- PASSAGE PROVIDED:
Pain And Its Mysteries

Pain plays a vital, protective role in our lives. How much pain we feel and how much pain medicine is required depends on our genetics and possibly our sex. Females feel more pain than men, but require less pain medication. While most people recover from an injury some five percent won’t. They ” ll go on to develop chronic pain. The factors that determine this are both environmental and genetic.

There is no single pain gene, but there are not hundreds of them either. Scientist are looking for a particular type of gene that exists in different forms that can be inherited and of those genes there are anywhere from five to twenty tops. Pain is psychological, there is all this neural activity going on but it can always be trumped by culture, attitudes and behavior. Then we have those people who hereditarily are not able to feel pain at all. Before I had my first kid I was scared to death that it was going to be the horrible pain that went on for hours, since this is what everyone kept telling me. When I went to the hospital for a check up one day I found out I had already been in labor for 24 hours and didn’t even know it.

They checked me into a room and five hours later my baby was born. I experienced pain, but it was nothing like what everyone had said. On the other hand there was a lady in the room next to me who was checked in at the same time I was, that sounded like she was being tortured. It went on for hours after my baby was born. I remember thinking to myself “Thank God I can tolerate pain.” Maybe it wasn’t that I could tolerate it, maybe it was just that I didn’t feel as much pain as she did. Scientist us a method called Knockout mice.

- EXERCISES TO COMPLETE:
a – According to the passage on pain, what three things can always trump the neural activity involved in pain?
b – Answer these questions from the passage on pain:
(i) What share of people will not recover from an injury?
(ii) How long had the narrator been in labor when the check-up revealed it?
(iii) How much time passed after check-in before the narrator's baby was born?
c – Continue the passage on pain from its last sentence.
The rows that follow have no connection to the passage on pain.

- SUPPLIED DATA:
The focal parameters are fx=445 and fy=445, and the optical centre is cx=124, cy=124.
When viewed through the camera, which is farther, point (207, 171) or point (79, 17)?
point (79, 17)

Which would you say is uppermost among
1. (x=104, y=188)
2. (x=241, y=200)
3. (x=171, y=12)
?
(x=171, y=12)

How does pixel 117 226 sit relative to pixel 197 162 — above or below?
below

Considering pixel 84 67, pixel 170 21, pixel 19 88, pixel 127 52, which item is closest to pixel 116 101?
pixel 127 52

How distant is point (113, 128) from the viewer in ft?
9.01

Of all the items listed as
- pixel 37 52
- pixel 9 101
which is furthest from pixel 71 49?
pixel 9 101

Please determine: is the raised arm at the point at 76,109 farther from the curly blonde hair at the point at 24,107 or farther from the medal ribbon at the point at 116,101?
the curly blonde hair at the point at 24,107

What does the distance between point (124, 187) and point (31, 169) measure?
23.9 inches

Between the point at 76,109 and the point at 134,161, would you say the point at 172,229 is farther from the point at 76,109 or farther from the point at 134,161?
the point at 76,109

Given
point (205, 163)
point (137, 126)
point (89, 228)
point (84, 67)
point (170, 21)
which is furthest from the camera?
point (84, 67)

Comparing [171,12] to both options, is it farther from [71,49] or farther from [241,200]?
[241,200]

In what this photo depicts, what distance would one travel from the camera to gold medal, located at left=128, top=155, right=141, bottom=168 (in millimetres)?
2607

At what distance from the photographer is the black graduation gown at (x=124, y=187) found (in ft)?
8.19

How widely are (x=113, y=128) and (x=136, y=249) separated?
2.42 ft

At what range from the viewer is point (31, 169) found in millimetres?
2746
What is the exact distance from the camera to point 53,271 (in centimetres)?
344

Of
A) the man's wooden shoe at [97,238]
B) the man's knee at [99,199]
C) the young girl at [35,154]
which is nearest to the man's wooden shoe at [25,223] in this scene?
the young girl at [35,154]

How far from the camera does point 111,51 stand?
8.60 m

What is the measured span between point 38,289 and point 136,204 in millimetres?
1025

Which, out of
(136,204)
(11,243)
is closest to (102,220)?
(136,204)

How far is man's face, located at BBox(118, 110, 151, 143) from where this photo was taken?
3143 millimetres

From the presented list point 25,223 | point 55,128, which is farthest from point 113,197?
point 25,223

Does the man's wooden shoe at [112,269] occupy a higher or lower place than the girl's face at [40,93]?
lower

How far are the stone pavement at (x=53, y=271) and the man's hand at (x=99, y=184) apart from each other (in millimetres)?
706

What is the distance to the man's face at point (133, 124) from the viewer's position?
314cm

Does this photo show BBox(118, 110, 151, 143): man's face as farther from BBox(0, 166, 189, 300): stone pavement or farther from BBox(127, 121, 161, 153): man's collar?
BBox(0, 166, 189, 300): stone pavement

- ANSWER LIST:
a – Culture, attitudes and behavior.

b –
(i) Some five percent.
(ii) 24 hours.
(iii) Five hours.

c –
This is where the mice are bred to lack certain genes and the protein it produces. Then they look at it to see what’s wrong with it not having the protein anymore. Before they didn’t worry about what type of mice they used or what breed, but then they discovered that the genetic background was affecting their outcomes. They discovered that there is no such thing as a universal rat. Some mice were born both oversensitive to pain and under responsive to pain medicine while on the other hand some were under sensitive to pain and require fewer painkillers. After reading the article I know understand why some people feel more pain than others and how their genetic make up, environment and behavior contributes to how well they deal with pain.

The author believes that as science looks beyond the role of pain as symptom, its hidden narrative will continue to unfold. He believes that if the psychologist Mogilis right, in 50 years from now we will look at pain quiet differently, we will have an ID bracelet to where so when we go to the pharmacy to pick up medicine it will be given to use based on our gender and genotype. So maybe one day in the future we will understand what exactly pain is and how it behaves.